Cubres el templo en que mi madre reza,
las chozas de los míseros labriegos,
las cunas donde duermen mis hermanos,
la tierra en que descansan mis abuelos.
Por eso eres sagrada y en torno tuyo,
a través del espacio y de los tiempos,
el eco de las glorias españolas
vibra y retumba con marcial estruendo.
¡Salve, Bandera de mi Patria, salve!
y en alto siempre desafía al viento,
manchada con el polvo de las tumbas,
teñida con la sangre de los muertos.
Se podrá objetar y puedo estar de acuerdo, que el texto del poema, con su lírica guerrera, puede no ajustarse al imaginario colectivo de la España en la que vivimos hoy. Simplemente es un ejemplo de que la preocupación por inculcar a los jóvenes escolares un inicial sentido de amor a la Patria no es una novedad que se haya descubierto en los seminarios sobre cultura de defensa que con alguna profusión se vienen realizando en nuestro país desde hace algunos años. Viene ya de antiguo y es, quizás, una asignatura, que tenemos pendiente de resolver.

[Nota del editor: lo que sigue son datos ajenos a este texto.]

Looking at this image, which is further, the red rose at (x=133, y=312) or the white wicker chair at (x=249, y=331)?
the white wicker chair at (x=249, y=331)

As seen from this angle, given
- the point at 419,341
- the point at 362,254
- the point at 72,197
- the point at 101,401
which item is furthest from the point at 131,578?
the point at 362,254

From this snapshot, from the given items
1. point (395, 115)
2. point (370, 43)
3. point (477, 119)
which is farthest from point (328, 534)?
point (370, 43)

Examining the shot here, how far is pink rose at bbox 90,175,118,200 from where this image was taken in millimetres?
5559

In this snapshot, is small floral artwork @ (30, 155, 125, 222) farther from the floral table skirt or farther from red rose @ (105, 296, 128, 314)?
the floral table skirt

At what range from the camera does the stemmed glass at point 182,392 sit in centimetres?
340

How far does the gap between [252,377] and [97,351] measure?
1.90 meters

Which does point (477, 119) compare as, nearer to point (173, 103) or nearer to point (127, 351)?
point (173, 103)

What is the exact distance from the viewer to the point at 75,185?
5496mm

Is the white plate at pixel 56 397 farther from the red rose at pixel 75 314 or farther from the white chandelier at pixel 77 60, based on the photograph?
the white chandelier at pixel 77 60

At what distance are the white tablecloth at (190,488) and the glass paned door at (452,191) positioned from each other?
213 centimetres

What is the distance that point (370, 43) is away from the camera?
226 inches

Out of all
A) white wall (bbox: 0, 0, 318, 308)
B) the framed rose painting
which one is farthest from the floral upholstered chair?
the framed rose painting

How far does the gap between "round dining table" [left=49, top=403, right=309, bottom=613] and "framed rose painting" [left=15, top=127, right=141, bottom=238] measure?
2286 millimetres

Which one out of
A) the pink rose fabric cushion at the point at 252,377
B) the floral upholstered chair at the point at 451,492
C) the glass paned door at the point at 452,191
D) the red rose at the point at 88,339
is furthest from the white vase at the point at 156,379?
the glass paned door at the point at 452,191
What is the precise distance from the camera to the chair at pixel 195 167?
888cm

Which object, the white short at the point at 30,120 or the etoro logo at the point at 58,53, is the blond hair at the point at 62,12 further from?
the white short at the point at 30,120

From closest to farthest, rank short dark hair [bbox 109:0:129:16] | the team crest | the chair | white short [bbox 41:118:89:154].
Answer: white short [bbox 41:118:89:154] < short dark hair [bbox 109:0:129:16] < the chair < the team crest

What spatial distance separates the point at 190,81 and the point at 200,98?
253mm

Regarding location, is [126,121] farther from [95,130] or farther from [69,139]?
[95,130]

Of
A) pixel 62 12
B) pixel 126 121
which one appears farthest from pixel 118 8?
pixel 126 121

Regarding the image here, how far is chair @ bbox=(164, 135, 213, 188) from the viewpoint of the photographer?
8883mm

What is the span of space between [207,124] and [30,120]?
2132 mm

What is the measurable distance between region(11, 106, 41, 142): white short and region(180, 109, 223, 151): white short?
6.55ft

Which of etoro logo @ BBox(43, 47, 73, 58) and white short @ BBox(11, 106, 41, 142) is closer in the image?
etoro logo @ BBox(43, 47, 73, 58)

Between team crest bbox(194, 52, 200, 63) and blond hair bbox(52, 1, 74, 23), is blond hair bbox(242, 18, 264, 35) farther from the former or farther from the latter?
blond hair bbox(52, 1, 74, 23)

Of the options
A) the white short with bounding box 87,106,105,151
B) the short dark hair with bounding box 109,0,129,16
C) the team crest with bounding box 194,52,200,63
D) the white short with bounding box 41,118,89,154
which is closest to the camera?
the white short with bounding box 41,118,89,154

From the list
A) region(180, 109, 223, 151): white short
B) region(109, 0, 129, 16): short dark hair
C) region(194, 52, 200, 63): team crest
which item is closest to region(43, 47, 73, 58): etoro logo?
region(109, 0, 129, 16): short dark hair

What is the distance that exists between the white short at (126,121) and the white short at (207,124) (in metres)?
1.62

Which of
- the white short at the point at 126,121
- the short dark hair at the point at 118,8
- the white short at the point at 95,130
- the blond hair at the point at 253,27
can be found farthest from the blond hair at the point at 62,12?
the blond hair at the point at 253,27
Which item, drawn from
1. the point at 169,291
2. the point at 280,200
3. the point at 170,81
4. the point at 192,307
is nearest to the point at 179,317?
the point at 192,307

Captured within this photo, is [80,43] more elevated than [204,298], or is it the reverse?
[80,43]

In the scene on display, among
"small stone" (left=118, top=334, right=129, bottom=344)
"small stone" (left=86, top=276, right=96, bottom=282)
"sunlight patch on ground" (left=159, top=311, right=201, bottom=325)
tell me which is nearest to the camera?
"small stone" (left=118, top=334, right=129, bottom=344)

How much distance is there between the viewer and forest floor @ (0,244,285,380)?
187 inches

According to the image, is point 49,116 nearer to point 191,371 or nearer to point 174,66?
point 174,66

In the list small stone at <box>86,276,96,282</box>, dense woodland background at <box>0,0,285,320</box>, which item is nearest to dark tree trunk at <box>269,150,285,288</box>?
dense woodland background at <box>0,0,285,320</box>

Este respeto por nuestros símbolos y nuestras instituciones, las que nos unen a todos, es un elemento esencial para nuestra convivencia que podría evitarnos imágenes bochornosas a las que, desgraciadamente, algunos nos tienen acostumbrados, aunque el común de los ciudadanos, la inmensa mayoría de los españoles, jamás podremos acostumbrarnos sin perder el respeto por nosotros mismos. Me refiero, como supondrán, a las eventuales faltas de respeto a nuestro Himno Nacional, a S.M. el Rey o a nuestra Bandera Nacional. El último ejemplo nos lo ha ofrecido, recientemente, ni más ni menos que el representante ordinario de nuestro Estado en la Comunidad Autónoma de Cataluña, el Presidente de la Generalidad, haciendo retirar nuestra Bandera Nacional del espacio en el que se iba a dirigir a los medios de comunicación tras un encuentro con el Presidente del Gobierno.
Ante esa ignorante e intencionadamente ofensiva falta de respeto a nuestra Bandera a la que, repito, jamás conseguirán que nos acostumbremos, además del más absoluto desprecio y reprobación, me pide el alma manifestar, como reza el comienzo del poema citado, que mi padre aprendió de niño, ¡Salve, Bandera de mi Patria, salve!